Opinião

A fuga de Bashar ou o abalo de Vladimir

A fuga de Bashar ou o abalo de Vladimir

Daniela Nunes

Investigadora no Instituto de Estudos Políticos da Universidade Católica

O regime sírio caiu. O líder fugiu. Mas estas linhas não são sobre a Síria. São sobre a Rússia. Como assim?

Damasco foi tomada no passado dia 8 pelos grupos rebeldes na Síria, hostis a um governo de espécie quase dinástica, de apelido al-Assad. Como a capital, outras cidades, mais pequenas e politicamente menos significativas, foram dominadas pelos mesmos grupos rebeldes dias antes da queda do regime. Era o início do fim de meio século de poder dos al-Assad no país. Primeiro, e durante quase 30 anos, com Hafez, o pai de Bashar, e, depois, desde 2000, com este último, que protagonizou um dos períodos mais sangrentos e humanamente chocantes das últimas décadas no mundo: a guerra civil síria (2011-...).

O anúncio da implosão do regime, como do próprio país, pelo menos tal qual o conhecíamos desde há 50 anos, foi feito por um representante desta oposição de tipo terrorista através da rádio estatal. A Síria estava a arder, física e espiritualmente, e a população pedia socorro, enquanto Bashar abandonava o país num dos seus jatos privados, pelo aeroporto de Damasco – uma fuga que condiz perfeitamente com alguns dos luxos do líder, agora pelos media internacionais expostos, e de que é exemplo a sua coleção pessoal de carros de alta gama.
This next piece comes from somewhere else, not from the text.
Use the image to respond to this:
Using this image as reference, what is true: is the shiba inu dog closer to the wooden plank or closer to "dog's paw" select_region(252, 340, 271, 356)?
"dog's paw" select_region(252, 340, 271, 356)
Por escassos dias, o paradeiro de Bashar foi desconhecido. Mas os mais atentos à política internacional desconfiaram certamente que o asilo poderia estar à distância de meros 2500 quilómetros: em Moscovo. Se foi esta a sua aposta... Acertou! Alegando “motivos humanitários”, o Kremlin concedeu asilo político ao líder sírio, bem como à família, por tempo indeterminado. É por isso que, apesar de o regime em causa ser o sírio, estas linhas destinam-se, sobretudo, a refletir acerca do que está em causa para a Rússia de Vladimir Putin com a implosão de um dos seus tentáculos além-fronteiras.

Não seria segredo que o processo de ebulição militar e social na Síria estaria a preocupar o governo russo há já algum tempo, até porque, e este é o grande abalo de Putin, a Síria é o principal lugar-pivot no mundo não-(pós)-soviético onde a Rússia exerce algum tipo de influência e poder realmente determinantes. Por largos anos (2015-...), foi Moscovo quem garantiu a sustentabilidade do governo de Bashar al-Assad, enviando milhares de soldados para território sírio com o intuito de proteger a continuidade da “dinastia”. É fácil imaginar que, porventura, terá sido essa sustentabilidade o elemento retardador do colapso do regime que acaba de ruir.

Para a Rússia, este apoio não representa uma mera fonte de altruísmo. Antes, representa (ou representava) a garantia de algum tipo de estatuto na zona do Médio Oriente. Agora, esse estatuto está, quase de certeza, em causa. A questão que se impõe é: o que acontecerá às bases militares russas tão importantes (para a Rússia) na Síria? Nesta fase, ainda não é possível dar resposta a essa pergunta.

Estas bases militares – a base naval de Tartus e a base aérea de Khmeimim – são dois dos mais relevantes pontos estratégicos para a Rússia fora do seu território, já que lhe permitem um controlo e oferecem um ponto de partida, militarmente falando, numa zona distante, problemática e onde o Kremlin tem e terá sempre interesses.

Para já, a inquietação de Moscovo passa por garantir alguma forma de estabilidade nestas bases militares. Para isso, poderá ser necessário entrar em acordo com os rebeldes, que, alegadamente, já tomaram as zonas onde se localizam estas bases. A retirada russa destas zonas seria um fracasso sem igual para a história da Rússia do século XIX, sobretudo com um autocrata como Putin aos comandos do país. Mas ela não está completamente fora de questão. Com a guerra na Ucrânia a roubar as atenções do Kremlin, Putin passa agora a ter de gerir com muita cautela o impacto da desgraça Assad, antes que a essa suceda a vitória Zelensky.